Requirement
Write out exactly the lines from the one containing "Approximately how far" through the last line of the records below, including both.

Available data
⟨

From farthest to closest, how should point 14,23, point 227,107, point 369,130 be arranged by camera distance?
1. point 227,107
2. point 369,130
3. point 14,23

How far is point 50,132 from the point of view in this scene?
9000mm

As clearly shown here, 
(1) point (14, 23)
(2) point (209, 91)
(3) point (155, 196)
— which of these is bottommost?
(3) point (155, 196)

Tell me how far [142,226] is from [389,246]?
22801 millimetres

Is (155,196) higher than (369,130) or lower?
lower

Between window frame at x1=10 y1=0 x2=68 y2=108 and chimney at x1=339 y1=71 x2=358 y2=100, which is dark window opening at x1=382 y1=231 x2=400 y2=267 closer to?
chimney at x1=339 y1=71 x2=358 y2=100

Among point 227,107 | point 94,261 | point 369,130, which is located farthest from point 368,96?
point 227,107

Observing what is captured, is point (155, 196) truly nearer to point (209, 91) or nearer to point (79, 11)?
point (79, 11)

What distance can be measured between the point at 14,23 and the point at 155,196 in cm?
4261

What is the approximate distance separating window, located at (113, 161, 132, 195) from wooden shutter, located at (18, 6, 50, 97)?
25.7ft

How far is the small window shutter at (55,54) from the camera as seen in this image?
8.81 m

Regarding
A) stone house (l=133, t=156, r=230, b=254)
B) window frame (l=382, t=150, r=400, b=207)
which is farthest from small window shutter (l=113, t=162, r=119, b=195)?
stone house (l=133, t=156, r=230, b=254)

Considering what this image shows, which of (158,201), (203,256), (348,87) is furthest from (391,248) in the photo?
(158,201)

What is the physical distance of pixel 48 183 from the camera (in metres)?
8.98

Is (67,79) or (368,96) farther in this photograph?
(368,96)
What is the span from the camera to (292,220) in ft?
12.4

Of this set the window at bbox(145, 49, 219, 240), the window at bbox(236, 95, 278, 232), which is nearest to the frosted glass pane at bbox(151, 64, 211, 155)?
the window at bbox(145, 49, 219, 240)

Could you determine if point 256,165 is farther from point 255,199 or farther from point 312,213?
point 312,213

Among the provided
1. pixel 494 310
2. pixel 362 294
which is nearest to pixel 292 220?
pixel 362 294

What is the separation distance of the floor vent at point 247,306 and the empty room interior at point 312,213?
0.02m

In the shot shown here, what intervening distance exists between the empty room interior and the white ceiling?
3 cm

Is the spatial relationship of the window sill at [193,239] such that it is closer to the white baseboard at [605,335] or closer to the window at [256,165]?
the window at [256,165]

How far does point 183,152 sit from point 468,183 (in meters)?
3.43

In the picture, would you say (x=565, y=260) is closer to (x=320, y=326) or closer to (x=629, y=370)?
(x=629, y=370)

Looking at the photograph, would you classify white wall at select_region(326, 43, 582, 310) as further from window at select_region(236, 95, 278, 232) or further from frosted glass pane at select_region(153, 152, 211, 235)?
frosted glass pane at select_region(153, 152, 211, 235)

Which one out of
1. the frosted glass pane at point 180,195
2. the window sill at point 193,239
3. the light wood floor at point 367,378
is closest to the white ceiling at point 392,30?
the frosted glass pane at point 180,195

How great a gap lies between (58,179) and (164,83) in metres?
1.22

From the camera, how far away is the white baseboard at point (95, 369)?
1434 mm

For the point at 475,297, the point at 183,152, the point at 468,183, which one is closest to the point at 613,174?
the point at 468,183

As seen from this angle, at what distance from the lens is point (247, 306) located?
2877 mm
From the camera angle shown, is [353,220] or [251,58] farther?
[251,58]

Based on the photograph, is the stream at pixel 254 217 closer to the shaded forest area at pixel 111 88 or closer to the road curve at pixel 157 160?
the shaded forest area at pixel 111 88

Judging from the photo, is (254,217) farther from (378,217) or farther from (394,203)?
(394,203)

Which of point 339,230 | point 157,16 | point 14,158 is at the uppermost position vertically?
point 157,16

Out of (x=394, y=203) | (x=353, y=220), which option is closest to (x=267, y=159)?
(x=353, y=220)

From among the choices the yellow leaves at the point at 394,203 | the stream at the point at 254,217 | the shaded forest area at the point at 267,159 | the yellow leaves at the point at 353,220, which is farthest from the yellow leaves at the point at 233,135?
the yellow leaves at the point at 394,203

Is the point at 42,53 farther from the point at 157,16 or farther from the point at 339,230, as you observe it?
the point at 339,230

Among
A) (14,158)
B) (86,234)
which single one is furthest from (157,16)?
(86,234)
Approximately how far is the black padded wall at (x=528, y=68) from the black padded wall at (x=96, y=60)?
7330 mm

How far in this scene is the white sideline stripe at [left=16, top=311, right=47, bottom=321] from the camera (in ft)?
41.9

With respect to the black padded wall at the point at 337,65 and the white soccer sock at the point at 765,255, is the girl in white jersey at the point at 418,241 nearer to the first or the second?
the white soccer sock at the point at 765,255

⟩

Result
Approximately how far is the black padded wall at (x=528, y=68) from the black padded wall at (x=96, y=60)?
7330 mm

How far in this scene is the white sideline stripe at [left=16, top=311, right=47, bottom=321] from the camera (in ft)?
41.9

With respect to the black padded wall at the point at 337,65 and the white soccer sock at the point at 765,255, is the girl in white jersey at the point at 418,241 nearer to the first or the second?
the white soccer sock at the point at 765,255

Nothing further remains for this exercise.